Policy Improvement by Iterative Methods

Value Iteration

  • Initialize state-value for all states
  • Iterate for $k$ until convergence
    • Update the state-value for all states

$V_{k+1} (s) = \max_{a \in A}(R(s, a) + \gamma \sum_{s’ \in S} P(s’ \vert s, a) V_k(s’))$

We can re-define this term with expectation,

$V_{k+1} (s) = \max_{a \in A}(R(s, a) + \gamma E_k[Q_k(s_{t+1}, a) \vert s_t = s])$

  • Iterative application of Bellman optimality backup
  • Using tensor notation ($E_k[Q_k(s_{t+1}, a) \vert s_t = s] \rarr \Tau^a V_k$):
Vk+1=maxaA(R(a)+γTaVk)V_{k+1} = \max_{a \in A}(R(a) + \gamma \Tau^a V_k)
  • This is called synchronous backup. The reason we called “backup” is that, we always hold state value in current time step and next time step. And when the state value in current time step is prepared, then we can calculate the next time step state value. So it is synchronous.

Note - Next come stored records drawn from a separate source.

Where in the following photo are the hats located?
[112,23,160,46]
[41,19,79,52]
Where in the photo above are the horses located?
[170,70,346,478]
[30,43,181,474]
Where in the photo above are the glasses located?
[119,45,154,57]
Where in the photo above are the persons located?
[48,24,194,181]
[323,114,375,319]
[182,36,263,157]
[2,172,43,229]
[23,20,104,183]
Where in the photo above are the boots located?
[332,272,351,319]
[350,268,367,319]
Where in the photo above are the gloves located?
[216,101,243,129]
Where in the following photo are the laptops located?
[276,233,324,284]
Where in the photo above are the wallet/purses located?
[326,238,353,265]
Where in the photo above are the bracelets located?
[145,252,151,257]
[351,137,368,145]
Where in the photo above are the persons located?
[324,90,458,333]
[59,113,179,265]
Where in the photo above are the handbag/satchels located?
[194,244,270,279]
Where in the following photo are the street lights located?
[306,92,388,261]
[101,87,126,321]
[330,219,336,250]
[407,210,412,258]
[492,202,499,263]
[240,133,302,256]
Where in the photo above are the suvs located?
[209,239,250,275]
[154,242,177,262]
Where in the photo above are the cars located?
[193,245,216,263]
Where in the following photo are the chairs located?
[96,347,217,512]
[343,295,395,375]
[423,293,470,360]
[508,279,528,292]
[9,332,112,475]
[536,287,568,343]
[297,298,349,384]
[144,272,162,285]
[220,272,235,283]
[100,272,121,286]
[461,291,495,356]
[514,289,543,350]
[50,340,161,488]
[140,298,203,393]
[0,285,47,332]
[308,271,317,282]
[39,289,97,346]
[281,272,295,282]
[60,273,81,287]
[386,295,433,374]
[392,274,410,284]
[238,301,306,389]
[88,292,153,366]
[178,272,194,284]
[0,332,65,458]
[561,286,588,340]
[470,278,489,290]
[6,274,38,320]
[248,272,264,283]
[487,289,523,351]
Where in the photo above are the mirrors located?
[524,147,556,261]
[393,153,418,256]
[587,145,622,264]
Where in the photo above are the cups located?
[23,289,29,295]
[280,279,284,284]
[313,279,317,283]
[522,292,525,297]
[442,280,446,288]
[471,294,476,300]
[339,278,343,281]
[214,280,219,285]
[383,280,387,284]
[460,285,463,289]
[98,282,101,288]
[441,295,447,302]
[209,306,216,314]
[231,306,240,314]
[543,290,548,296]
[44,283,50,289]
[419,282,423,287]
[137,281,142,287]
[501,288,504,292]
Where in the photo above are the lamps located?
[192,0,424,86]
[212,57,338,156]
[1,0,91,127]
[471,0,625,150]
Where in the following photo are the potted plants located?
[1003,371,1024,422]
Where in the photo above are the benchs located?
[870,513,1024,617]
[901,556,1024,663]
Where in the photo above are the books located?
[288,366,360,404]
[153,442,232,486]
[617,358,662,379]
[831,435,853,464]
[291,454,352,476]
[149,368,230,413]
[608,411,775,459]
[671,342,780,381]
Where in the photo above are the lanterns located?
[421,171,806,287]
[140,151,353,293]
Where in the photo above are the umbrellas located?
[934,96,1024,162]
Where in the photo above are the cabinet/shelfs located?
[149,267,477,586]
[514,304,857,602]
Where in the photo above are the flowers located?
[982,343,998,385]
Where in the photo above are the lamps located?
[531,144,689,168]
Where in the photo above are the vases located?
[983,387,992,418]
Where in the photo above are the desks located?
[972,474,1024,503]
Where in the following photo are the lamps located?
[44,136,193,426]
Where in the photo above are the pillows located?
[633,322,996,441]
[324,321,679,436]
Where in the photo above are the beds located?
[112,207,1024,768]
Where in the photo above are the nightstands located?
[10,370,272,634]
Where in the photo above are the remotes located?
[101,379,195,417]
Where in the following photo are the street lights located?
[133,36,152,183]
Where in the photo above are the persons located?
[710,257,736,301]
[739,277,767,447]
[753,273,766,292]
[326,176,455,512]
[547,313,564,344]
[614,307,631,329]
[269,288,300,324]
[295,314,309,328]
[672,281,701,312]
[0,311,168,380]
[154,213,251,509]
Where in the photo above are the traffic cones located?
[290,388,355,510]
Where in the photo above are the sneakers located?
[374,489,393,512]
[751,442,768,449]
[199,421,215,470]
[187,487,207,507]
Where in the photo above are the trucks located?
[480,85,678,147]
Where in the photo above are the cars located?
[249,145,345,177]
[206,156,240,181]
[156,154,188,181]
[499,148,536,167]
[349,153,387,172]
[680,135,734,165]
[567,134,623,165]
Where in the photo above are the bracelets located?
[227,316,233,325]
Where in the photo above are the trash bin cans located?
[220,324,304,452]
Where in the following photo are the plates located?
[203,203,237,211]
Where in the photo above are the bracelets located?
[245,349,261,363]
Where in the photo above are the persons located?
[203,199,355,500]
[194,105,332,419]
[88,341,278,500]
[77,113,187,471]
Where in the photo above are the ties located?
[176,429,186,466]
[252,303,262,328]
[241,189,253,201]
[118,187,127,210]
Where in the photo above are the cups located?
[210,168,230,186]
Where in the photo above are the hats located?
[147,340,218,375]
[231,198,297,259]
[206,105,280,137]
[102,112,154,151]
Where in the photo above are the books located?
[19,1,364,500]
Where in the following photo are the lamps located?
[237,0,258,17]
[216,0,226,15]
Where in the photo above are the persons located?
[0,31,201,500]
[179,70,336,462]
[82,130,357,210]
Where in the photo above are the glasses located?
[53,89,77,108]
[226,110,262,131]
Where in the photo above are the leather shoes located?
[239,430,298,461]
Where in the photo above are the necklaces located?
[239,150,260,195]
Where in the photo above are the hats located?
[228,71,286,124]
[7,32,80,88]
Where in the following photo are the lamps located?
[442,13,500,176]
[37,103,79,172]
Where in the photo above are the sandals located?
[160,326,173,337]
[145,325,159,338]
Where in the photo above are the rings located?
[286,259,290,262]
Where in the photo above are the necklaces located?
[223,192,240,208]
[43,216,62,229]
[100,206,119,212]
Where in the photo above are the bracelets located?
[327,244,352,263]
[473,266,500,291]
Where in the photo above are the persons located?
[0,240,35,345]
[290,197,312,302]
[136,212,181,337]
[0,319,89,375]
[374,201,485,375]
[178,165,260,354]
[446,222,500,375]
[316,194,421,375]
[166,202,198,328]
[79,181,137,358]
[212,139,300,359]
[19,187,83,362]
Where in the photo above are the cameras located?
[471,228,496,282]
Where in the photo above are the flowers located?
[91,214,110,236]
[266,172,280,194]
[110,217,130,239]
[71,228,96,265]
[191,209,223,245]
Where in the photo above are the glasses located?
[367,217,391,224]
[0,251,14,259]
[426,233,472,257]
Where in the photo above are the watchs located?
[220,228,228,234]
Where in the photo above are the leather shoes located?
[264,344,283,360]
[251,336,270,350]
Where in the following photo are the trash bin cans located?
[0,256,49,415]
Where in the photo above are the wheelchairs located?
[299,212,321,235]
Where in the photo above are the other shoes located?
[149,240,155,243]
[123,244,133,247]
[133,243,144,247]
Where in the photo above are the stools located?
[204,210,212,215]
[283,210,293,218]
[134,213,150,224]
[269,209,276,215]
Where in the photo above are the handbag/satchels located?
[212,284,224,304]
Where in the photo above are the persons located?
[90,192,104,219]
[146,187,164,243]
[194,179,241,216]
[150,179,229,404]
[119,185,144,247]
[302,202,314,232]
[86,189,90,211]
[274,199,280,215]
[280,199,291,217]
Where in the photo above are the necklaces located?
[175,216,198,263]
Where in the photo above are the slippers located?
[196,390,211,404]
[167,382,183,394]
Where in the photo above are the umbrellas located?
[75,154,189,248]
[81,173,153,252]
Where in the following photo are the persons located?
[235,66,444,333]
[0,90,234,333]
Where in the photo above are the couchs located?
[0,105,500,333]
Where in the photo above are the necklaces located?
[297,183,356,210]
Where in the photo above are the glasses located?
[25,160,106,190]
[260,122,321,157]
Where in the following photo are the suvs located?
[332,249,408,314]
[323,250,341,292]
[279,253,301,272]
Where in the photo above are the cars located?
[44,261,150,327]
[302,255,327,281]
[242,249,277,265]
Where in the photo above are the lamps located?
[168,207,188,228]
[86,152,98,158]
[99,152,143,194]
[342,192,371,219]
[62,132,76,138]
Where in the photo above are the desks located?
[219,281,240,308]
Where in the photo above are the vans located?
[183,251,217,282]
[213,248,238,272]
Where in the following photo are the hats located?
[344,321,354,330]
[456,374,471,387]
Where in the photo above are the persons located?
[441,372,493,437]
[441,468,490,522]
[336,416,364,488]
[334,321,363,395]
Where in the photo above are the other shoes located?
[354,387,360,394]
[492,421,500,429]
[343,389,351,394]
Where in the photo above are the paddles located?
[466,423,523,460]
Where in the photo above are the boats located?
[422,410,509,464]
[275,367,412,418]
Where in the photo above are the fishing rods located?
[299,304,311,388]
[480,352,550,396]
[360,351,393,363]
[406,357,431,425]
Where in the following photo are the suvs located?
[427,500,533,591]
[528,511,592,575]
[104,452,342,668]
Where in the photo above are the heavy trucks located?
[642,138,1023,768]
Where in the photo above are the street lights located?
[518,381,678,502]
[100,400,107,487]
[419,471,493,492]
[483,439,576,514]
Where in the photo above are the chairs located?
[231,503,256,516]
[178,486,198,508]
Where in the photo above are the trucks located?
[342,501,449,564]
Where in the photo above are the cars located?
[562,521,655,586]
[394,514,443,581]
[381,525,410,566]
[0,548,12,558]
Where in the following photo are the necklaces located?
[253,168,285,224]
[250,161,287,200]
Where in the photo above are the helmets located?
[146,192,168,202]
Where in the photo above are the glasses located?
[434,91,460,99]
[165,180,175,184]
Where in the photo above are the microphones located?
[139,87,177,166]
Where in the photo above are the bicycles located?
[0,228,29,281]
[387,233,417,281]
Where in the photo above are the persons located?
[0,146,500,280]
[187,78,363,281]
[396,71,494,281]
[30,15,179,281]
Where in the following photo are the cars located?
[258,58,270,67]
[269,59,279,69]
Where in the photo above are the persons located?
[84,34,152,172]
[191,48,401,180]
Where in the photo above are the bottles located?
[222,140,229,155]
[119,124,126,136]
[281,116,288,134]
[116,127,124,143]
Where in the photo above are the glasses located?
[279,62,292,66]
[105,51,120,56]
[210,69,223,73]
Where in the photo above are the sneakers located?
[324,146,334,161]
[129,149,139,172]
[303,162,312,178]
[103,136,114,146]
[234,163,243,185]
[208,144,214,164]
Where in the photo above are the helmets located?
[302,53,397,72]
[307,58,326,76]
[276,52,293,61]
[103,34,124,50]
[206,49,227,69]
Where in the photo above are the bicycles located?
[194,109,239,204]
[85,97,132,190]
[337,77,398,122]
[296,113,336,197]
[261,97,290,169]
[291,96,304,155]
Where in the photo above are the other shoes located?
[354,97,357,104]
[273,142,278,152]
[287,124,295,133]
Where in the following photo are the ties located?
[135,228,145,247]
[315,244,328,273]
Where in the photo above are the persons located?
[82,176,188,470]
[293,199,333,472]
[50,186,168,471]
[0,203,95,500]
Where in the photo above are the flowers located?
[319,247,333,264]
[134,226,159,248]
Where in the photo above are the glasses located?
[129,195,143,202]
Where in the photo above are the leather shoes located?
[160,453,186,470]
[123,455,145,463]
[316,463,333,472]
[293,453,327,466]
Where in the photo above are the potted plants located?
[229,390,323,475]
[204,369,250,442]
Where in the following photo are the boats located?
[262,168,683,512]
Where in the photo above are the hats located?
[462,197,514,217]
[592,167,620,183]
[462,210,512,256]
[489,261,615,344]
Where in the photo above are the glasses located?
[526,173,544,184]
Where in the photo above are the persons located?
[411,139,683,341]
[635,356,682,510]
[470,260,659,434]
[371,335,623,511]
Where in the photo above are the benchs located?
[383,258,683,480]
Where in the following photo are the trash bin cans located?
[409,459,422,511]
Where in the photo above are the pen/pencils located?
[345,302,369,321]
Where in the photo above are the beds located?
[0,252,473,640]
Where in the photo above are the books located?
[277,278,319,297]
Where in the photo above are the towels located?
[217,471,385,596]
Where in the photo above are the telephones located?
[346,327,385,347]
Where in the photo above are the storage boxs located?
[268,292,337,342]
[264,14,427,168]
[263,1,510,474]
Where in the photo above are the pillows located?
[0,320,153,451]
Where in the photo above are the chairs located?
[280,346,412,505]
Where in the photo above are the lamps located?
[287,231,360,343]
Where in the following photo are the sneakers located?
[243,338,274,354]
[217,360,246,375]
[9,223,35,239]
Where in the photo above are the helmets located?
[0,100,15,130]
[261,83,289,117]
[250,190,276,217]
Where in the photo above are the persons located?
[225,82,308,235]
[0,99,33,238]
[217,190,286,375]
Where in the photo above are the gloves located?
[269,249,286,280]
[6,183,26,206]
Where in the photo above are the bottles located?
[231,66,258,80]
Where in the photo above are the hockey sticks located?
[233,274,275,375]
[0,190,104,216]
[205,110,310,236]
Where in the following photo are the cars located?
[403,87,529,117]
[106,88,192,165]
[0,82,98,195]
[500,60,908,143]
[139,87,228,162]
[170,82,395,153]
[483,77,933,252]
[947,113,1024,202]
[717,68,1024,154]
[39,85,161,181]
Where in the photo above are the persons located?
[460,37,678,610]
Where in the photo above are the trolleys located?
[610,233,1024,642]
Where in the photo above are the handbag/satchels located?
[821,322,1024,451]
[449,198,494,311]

  • Value iteration finds no explicit policy at each iteration, even the optimal policy.
  • To find the optimal policy, we should save and update the best action for each iteration.
  • The complexity is $O(\vert A \vert \vert S \vert^2)$ per iteration. ($\vert S \vert$ for current state, and $\vert S \vert$ for next state)